Objetivo del ejercicio:
En el texto sobre los indignados, ¿con qué expresión planteó el director de El Mundo el conflicto ante la jornada de reflexión de 2011? Responde, por favor, con sus palabras textuales.

Fragmento del documento:
Todo empezó con una plaza llena de gente. La respuesta inicial del sistema fue desdeñosa. Decían que los indignados eran cuatro gatos. Cuando no eran cuatro gatos, dijeron que no representaban a nadie. Cuando se vio que sí representaban a alguien, dijeron que eran peligrosos. Cuando empezó a vislumbrarse que el mayor peligro era no hacer nada ante este desafío, llegó la confusión. ¿Es posible reformar la democracia en España? Ante la amenaza de ruina del edificio, ¿vale con redecorar sus salas más importantes o son los cimientos los que hay que sustituir?
Qué tiempos aquellos en que todo parecía diferente y esas protestas podían ser ignoradas por el poder. ¿Cuándo? Hace sólo 21 meses. Algunas respuestas de entonces dejan ahora en evidencia a sus autores.
Ante la jornada de reflexión (aparentemente un nuevo pilar de la democracia) de las elecciones autonómicas de 2011, el director de El Mundo planteó el conflicto en términos apocalípticos: “Civilización o barbarie”. ¿Quién puede negar ahora que algunos de los rasgos distintivos de esa “civilización” han sido los sobres de Bárcenas, los sobornos de la Gürtel, las comisiones de Urdangarin, la cocaína de los ERE o los espías de Barcelona?
Los partidos políticos y sus diputados aún no tienen todas las respuestas y algunos ni siquiera saben cuáles son las preguntas. La comparecencia de Ada Colau en una comisión parlamentaria sobre la crisis de los desahucios reveló el abismo que se abre ante ellos.

Elementos guardados del conjunto de datos:
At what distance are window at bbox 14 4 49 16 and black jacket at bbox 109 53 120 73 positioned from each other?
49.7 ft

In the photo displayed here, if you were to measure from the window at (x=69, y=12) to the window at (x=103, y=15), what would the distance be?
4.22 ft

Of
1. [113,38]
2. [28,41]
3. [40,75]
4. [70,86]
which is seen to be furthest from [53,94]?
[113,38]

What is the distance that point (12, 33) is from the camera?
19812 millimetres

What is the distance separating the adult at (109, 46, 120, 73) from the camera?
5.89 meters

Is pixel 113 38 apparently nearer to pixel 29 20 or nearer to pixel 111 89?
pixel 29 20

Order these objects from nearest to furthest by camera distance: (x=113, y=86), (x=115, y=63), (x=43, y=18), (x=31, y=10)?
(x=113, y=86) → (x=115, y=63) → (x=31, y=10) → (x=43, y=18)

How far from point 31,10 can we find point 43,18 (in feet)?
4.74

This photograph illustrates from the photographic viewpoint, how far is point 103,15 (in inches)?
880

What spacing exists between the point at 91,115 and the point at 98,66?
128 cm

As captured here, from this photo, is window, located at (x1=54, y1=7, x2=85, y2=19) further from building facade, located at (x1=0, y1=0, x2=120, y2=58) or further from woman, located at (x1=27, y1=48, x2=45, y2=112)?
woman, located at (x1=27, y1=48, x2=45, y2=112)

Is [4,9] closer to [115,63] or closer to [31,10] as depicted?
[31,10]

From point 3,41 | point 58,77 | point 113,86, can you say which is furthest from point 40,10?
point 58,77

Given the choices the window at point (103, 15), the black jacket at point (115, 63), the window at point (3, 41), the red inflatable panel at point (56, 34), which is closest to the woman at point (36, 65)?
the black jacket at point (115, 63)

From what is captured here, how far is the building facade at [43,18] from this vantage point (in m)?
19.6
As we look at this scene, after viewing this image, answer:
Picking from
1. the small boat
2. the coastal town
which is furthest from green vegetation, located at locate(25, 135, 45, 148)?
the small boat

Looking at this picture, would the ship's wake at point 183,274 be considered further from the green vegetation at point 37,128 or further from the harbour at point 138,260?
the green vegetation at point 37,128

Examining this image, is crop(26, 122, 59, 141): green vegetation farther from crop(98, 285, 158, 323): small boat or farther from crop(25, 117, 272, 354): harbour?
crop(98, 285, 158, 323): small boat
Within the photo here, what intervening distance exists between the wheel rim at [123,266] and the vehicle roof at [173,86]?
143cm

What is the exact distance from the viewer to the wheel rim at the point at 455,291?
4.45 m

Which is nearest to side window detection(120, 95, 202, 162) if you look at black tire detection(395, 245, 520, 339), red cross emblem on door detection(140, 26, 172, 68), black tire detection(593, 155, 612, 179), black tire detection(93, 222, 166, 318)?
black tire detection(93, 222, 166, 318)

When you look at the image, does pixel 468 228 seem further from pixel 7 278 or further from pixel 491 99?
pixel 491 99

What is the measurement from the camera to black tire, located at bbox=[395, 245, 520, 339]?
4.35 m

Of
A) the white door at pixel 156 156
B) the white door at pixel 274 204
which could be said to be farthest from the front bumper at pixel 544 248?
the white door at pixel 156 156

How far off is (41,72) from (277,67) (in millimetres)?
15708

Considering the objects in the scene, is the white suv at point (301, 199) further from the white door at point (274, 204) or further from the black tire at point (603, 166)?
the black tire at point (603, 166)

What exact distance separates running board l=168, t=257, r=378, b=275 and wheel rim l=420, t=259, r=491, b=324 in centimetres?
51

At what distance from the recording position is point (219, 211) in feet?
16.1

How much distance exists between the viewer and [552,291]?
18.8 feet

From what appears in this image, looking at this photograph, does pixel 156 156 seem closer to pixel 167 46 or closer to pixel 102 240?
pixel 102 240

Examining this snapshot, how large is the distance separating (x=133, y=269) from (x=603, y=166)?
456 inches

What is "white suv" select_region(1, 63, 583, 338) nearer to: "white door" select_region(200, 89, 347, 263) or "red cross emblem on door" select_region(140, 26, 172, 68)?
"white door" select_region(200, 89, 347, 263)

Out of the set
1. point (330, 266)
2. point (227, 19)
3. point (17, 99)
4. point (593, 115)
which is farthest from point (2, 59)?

Resultado obtenido:
«Civilización o barbarie».